_EXERCISE INSTRUCTIONS:_
a. Translate this sentence from the transcript about the woman at the well into Spanish: "This woman at the well wasn't looking for a savior."
b. Pick up the transcript about the woman at the well after its final line and keep the conversation going.

===== TEXT PASSAGE =====

And we read here that she's coming to the well alone at the sixth hour.
Now, one of the things that's significant about this is that most women would go together and gather water from the wells in the morning when it was cool.
Some things never change.
Transcend culture.
Yeah. This is something my wife does. Your wife does go to the well.
in the morning. But she's alone. And you have to ask the question, why is this woman alone? Well,
I think it's because of her shame. It's because of her sin. The context is pressing something home,
that Jesus is an initiating savior with someone that is full of sin and shame. And I think sometimes
we think, just maybe to back up for a moment, that the gospel is for a certain type of person.
But Jesus is going to make it clear here that the offer of grace is for one type of person, ultimately.
that's sinners.
And I think sometimes we make assumptions about who wants to hear the gospel.
Look at them.
They're married with three kids.
They look pretty good.
You know, they seem to be well-mannered and have good morals.
They're one-click away.
Yeah, they're one-click away.
All they need is Jesus.
Everything else is perfect.
But Jesus comes to save those who you would never imagine would want to be saved.
This woman at the well wasn't looking for a savior.
She doesn't even think she needs one.
And one of the things that I think is true is that it's very,
easy for us to resent the very people that the gospel was intended to save the sexually
immoral the deviance the impure the extremists but the scripture is going to call us to be cognizant
to the reality that that's the mission field and sometimes we confusing inflate the mission field
with a battleground totally i mean it's personally really convicting and challenging because i'm
just thinking through as you what's challenging about that description of like oh the person who's
one click off it's just occurring to me as you're describing it i'm most drawn to people
who I share the most common ground with.
So like, oh, yeah, if it wasn't for Jesus,
well, I would still hang out with them.
Like, we would have a good time, you know, together.
But then.
Yeah, and if they give their life to the Lord, then it's perfect.
Totally.
It's like we're 95% of the way there.
We're friends, but then we'll vacation together.
Exactly.
And so the difference here, though, is you're thinking through
Jesus is initiating with someone whom which he'd have.
That's definitely not the right use.
Who, whom, you never know.
Whomst, he has zero.

===== DATA EXTRACTS =====

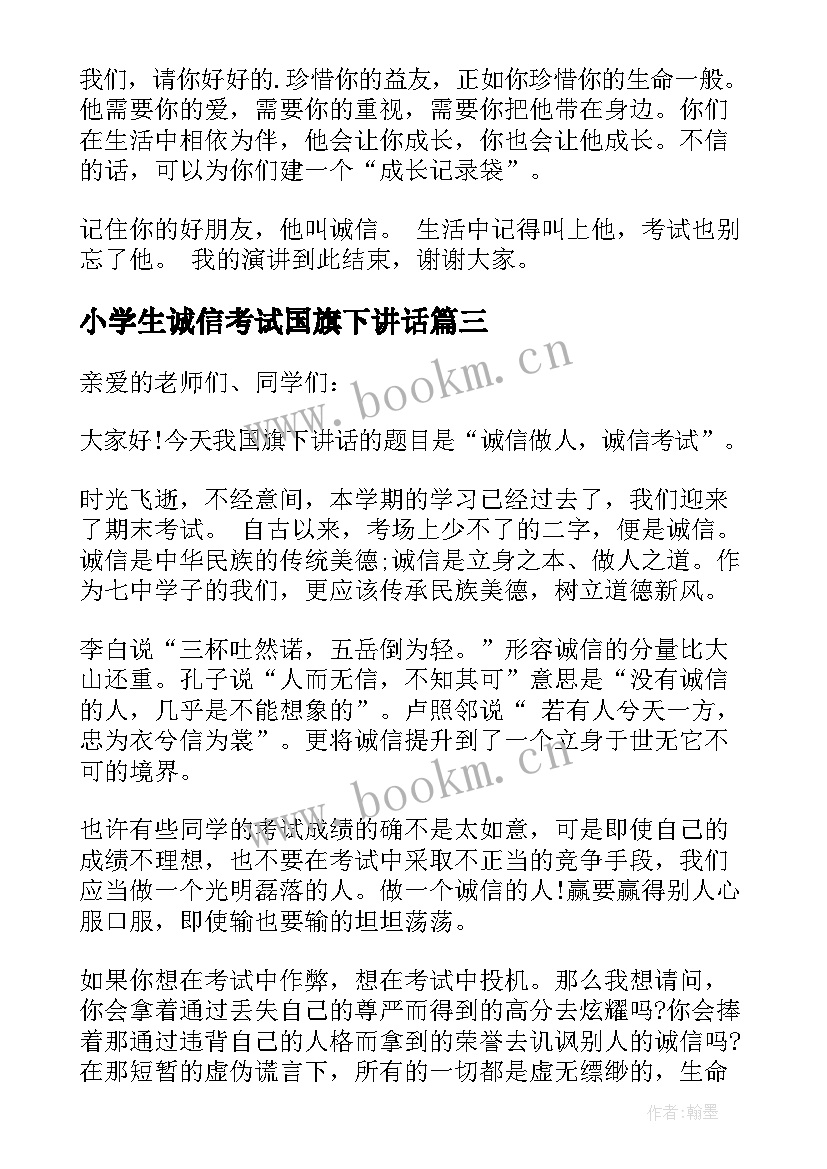 最新小学生诚信考试国旗下讲话(汇总8篇)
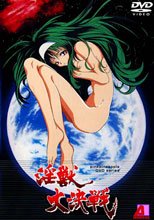 淫獣大決戦
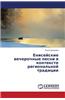 Eniseyskie Vecherochnye Pesni V Kontekste Regional'noy Traditsii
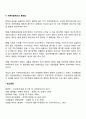 자본비용의 의의와 특징 및 역할 자본비용의 계산 개별자본비용과 가중평균자본비용 자본비용계산의 문제점 6페이지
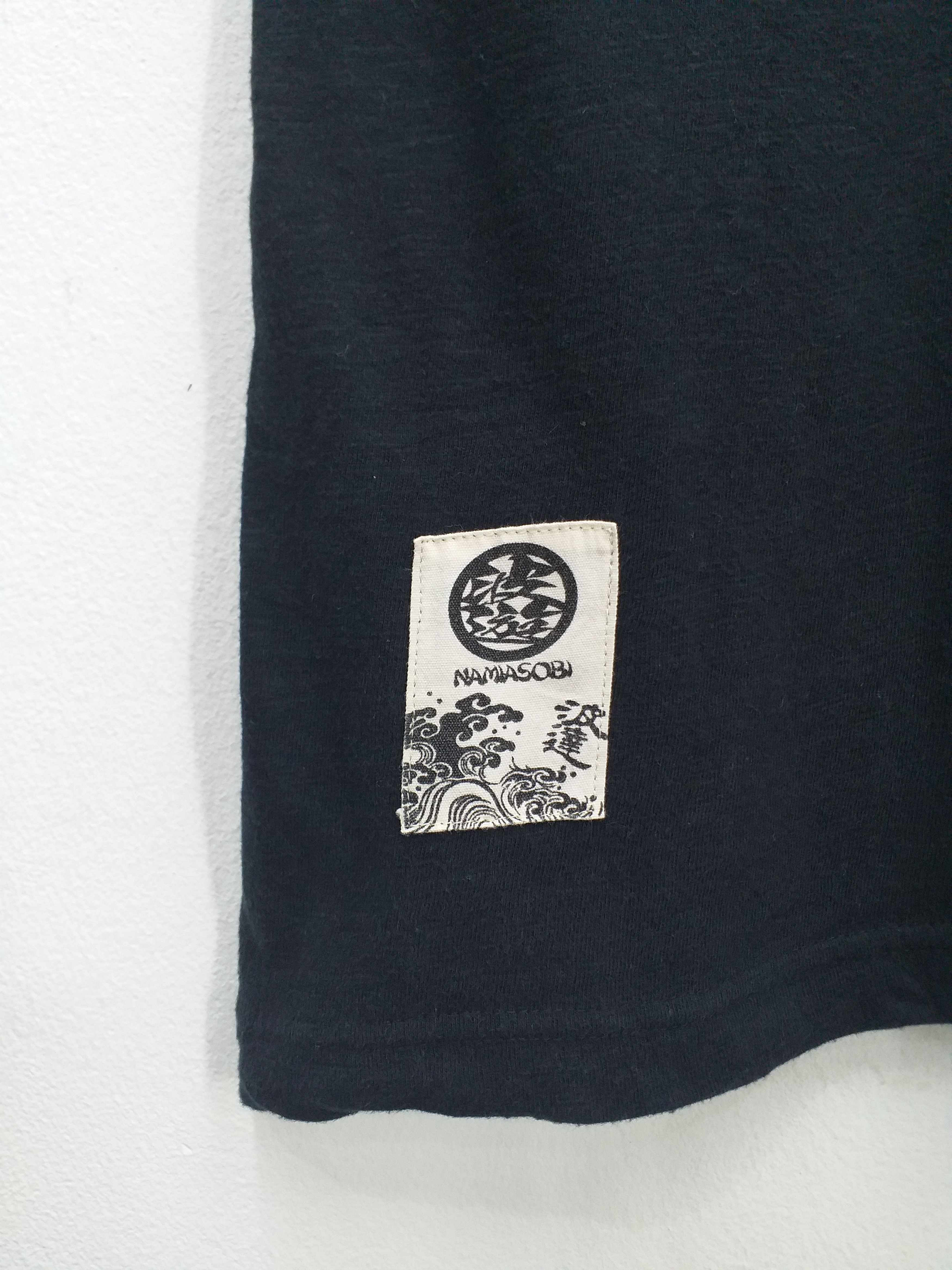 Japanese Brand Vintage Sukajan Souvenir TShirt Tee -C104 Size US XL / EU 56 / 4 - 4 Thumbnail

=====

_ANSWERS TO THIS EXERCISE:_
a. Esta mujer del pozo no buscaba un salvador.

b.
common ground with. And so practically, I'm filtering through my day, all the people I'm passing by
that need the gospel that I would be quick to be like, well, yeah, practically. But why am I the one
to go tell them about it? I mean, they're not going to hear it coming for me. But Jesus is totally.
And that's the whole book of Jonah. You know, like Jonah's like the Ninevites. They'll never want to
respond. You know, they're wicked. And the whole book of Jonah is about, you have no idea about the heart
of God. Because God comes to save the person that you would never expect would be ripe for
the offer of God's grace.
Which juxtaposes Nicodemus.
Because from the outside, you think,
oh, Nicodemus is the one who's totally going to have it.
And he's actually, it seems even further
than this woman at the well.
Yeah.
And look secondly with me,
and just at this reality that Jesus not only initiates,
but he satisfies.
So in verse 7, Jesus says,
give me a drink.
One thing just to note here is that Jesus never did a miracle
to satisfy his own thirst or hunger.
I always find that amazing.
The guy that could be like, well, you know,
five loaves, two fish, 5,000.
Yeah, he fasted for 40 days.
he fully embraced humanity.
Now the woman, it says in verse 8,
for his disciples had gone away into the city to buy food,
but the woman here in verse 9 is confused.
Therefore, the Samaritan woman said to him,
how is it that you, being a Jew,
ask me for a drink since I am a Samaritan woman?
In this note in parentheses,
for Jews have no dealings with Samaritans.
What an understatement.
And then Jesus responds in verse 10,
if you knew the gift of God
and who it is who says to you,
give me a drink, you would have asked him
and he would have given you,
big idea here, living water.
Now it becomes very obvious right away
that Jesus is not talking about physical thirst.
He's talking about the longings of our soul.
He's talking about spiritual satisfaction.
One thing, obviously, as we've done different episodes,
salvation is presented in many different ways
throughout the scripture.
But one of the things that we see in an ongoing way
is that it's more than a cleansing of sin.
It starts there, but it doesn't end there.
Jesus comes and he gives us what our souls are thirsting for.
This woman, and we're going to see this primarily in the next episode,
but knowing the context, it says in verse 16 through following that she is a woman
that's basically sleeping around.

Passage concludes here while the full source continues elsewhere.